One evening last summer, during an evening party, I got out my bat detector. Much to my surprise, I was unable to detect any bats. This struck me as very odd, since during previous summers, I never had any difficulty detecting plenty of bats. Well, I just found out what happened to my neighborhood bats. There is a disease, known as White Nose Syndrome, attacking colonies of bats throughout the world. In many cases, bat populations have plumeted, with some species facing possible extinction.

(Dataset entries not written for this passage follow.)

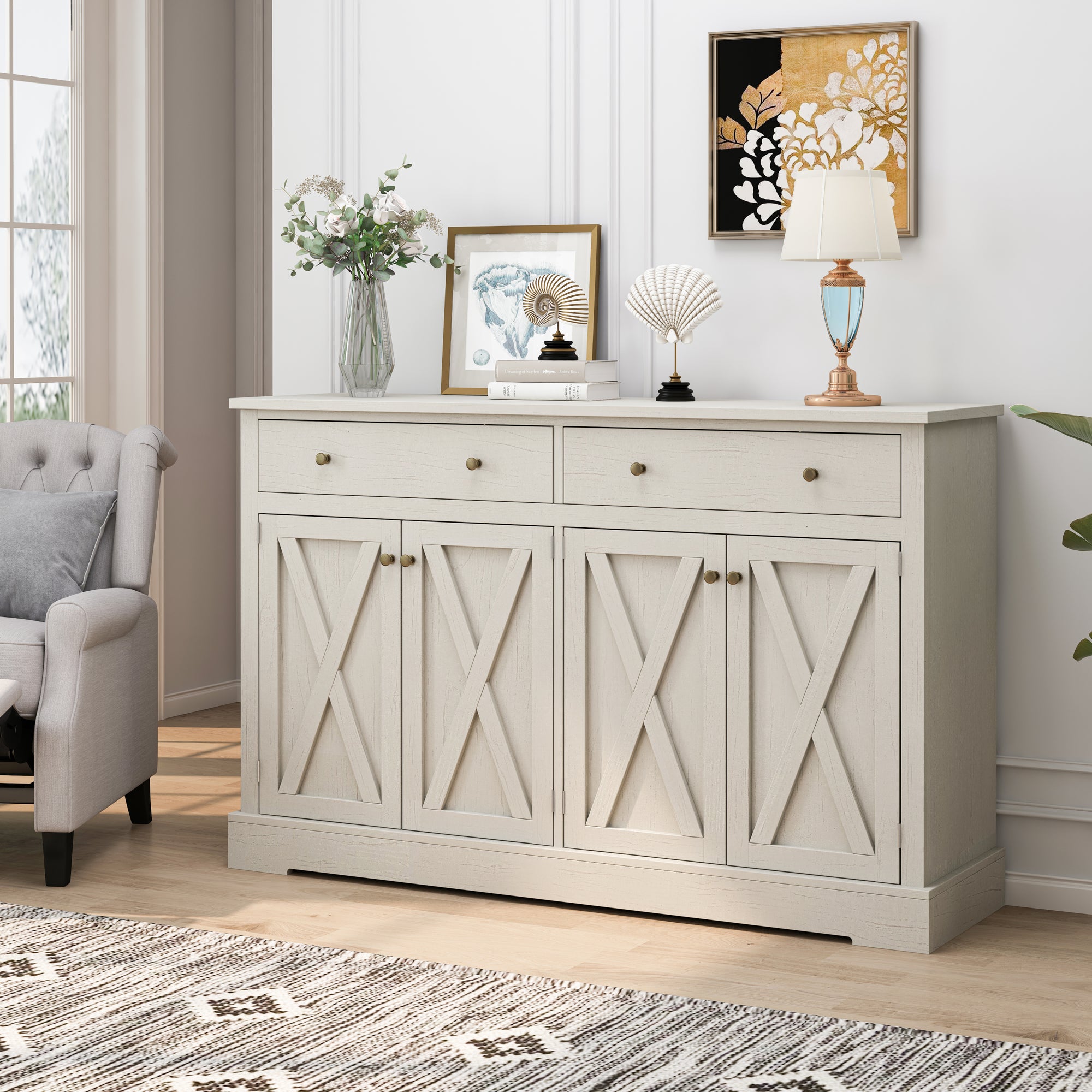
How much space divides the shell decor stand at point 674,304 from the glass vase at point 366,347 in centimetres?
56

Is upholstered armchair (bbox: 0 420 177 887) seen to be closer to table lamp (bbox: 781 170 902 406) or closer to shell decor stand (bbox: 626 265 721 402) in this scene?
shell decor stand (bbox: 626 265 721 402)

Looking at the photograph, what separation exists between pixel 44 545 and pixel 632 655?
4.49 feet

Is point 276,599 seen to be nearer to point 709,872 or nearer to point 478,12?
point 709,872

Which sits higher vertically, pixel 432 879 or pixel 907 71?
pixel 907 71

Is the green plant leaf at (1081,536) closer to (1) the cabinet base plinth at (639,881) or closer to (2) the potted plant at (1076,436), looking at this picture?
(2) the potted plant at (1076,436)

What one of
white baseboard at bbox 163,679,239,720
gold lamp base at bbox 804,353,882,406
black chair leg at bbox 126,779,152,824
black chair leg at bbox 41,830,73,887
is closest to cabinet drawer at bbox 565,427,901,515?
gold lamp base at bbox 804,353,882,406

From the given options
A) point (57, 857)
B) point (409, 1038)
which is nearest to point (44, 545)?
point (57, 857)

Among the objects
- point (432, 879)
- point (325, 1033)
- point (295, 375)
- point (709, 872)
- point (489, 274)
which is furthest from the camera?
point (295, 375)

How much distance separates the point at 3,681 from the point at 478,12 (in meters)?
1.83

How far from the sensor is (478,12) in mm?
3697

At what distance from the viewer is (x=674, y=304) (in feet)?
10.9

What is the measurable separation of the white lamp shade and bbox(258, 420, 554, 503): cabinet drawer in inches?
24.7

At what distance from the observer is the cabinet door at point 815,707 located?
9.68ft

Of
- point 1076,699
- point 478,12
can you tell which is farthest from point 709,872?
point 478,12
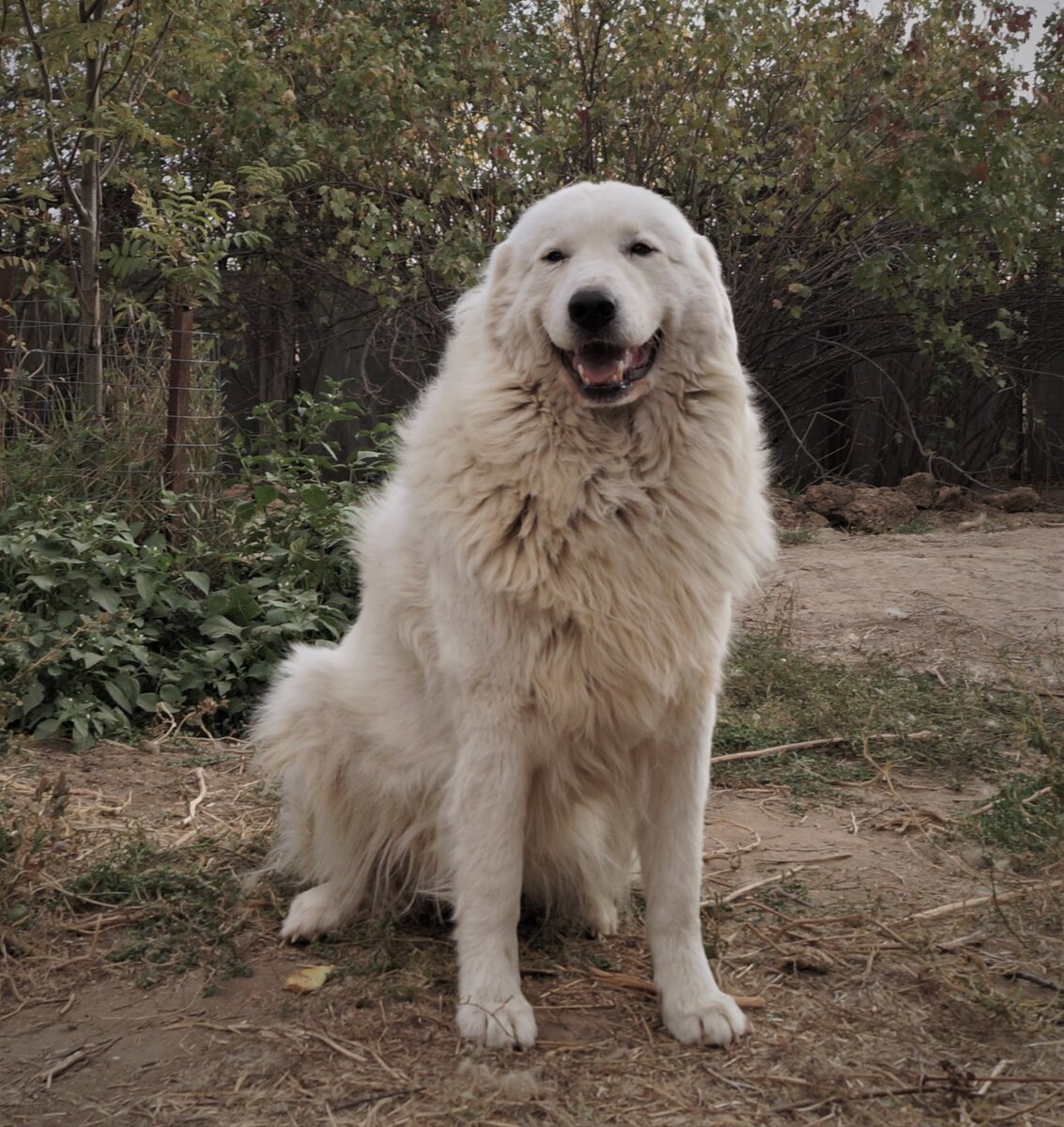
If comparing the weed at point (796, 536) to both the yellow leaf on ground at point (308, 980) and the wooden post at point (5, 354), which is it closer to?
the wooden post at point (5, 354)

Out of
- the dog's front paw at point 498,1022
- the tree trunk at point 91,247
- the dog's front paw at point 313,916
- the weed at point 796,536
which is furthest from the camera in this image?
the weed at point 796,536

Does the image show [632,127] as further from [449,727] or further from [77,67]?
[449,727]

The real question I have, is, with such a disasterous decline in bat populations, why didn’t news of this reach me through regular news channels. I only discovered the problem, when I stumbled upon the story when I looked on the web for a link to the instructions I used to build my bat detector.
I’ve been thinking for some time that major English language news agencys have a narrow focus on a few topics, instead of covering a broad range of news. That millions of bats could die, some literally in my back yard, and that the news agencys leave me unaware seems almost criminal. Instead, we get bombarded with the news about a few wacko’s killing inocent people who happen to be in the wrong place at the wrong time.
Maybe, due to high costs and tremendous competition, the major news agencies are limiting news to what they can sell, not what an editor thinks we need to know. It seems, at least at major news agencies, the role of that editor, the person that promoted a point of view, has been replaced by a marketing person. To me, it’s a shame.